Flattening embryos

High-resolution live imaging of embryonic development requires storage and processing of huge amounts of microscopy data, which precludes analysis of a large number of samples. We designed an imaging system that combines SPIM (Selective Plane Illumination Microscopy) with real-time image processing, dedicated to rapid imaging of entire zebrafish embryos. This approach extracts the desired information as images are being acquired and reduces the amount of data by a factor of 240, facilitating data storage, visualization and further analysis. Processing of data in real-time empowers us to obtain a high sample count, opening the doors to high-throughput developmental biology.

HFSP Career Development Award holder Jan Huisken and HFSP Program Grant holder Ingo Roeder and colleagues
authored on Thu, 09 January 2014

Fluorescence microscopes are generally designed to deliver a flat image of a single planar section in the sample. By taking a series of digital snapshots, a three-dimensional image of the specimen is acquired. Such a dataset is by default cuboidal, unnecessarily large and offers no dedicated way of visualizing the tissues in their geometrical context, which makes further processing slow and laborious. We found that image transformations tailored to the shape of the sample can be performed in real time to efficiently compress the data stream from the microscope.

Fig. 1: Cell segmentation (top half) and flow analysis (streamlines; bottom half) show characteristic migration patterns of endodermal cells during gastrulation.

The shape of an early zebrafish embryo can be approximated by a sphere. On its surface, the endodermal cells form a single cell layer. To visualize dynamics of endoderm cells, we exploited the spherical geometry of the embryo to generate a radial maximum intensity projection. Taking insights from cartography, a 2D map of this data is created to visualize the entire tissue in a single image. Our radial projections are computed in real time during acquisition without saving any raw image data, which not only reduces the amount of data from Terabytes to Gigabytes but also offers visualization and evaluation of cell migration in the context of whole embryos.

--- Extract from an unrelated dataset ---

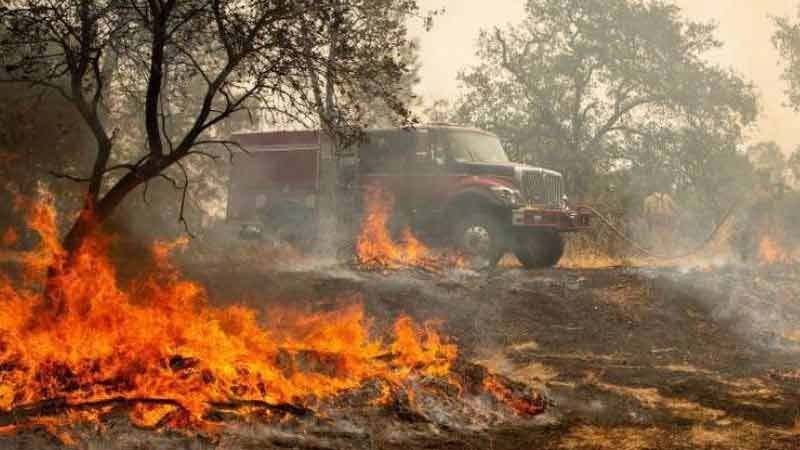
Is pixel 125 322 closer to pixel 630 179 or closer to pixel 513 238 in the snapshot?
pixel 513 238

Fig. 2:  Spatial orientation of a Tg(Sox17:EGFP) embryo in 3D and on the final map projection. Tg(Sox17:EGFP) labels all endoderm cells and DFCs. A, anterior; P, posterior; V, ventral; DFC, dorsal forerunner cells. 

In quantitative developmental biology, high sample count is extremely desirable. Our 4-lens SPIM setup captures two opposite views in one scan of the sample through the light sheet. Combining this with real-time data processing, a panoramic view of the entire embryo is obtained within 10 seconds. This extremely fast and efficient system enables us to image many embryos in parallel, and directly compare embryos of different genotypes. At the same time, merging data from many samples brings forth patterns that are not apparent from single datasets. Using this imaging pipeline, we imaged Tg(Sox17:EGFP) embryos in wildtype and Cxcr4a MO backgrounds. Our results show that loss of Cxcr4a function affects the early distribution and subsequently the end-point position of endodermal cells, without affecting directionality of migration.

In summary, this powerful approach enables us to simultaneously visualize and correlate single cell dynamics and processes at the level of whole tissues. Our study illustrates the requirement for global imaging and multi-sample analysis for quantitative developmental biology.

Reference

High-speed panoramic light-sheet microscopy reveals global endodermal cell dynamics.Schmid B, Shah G, Scherf N, Weber M, Thierbach K, Campos CP, Roeder I, Aanstad P, Huisken J. Nat Commun. 2013 Jul 24;4:2207. doi: 10.1038/ncomms3207.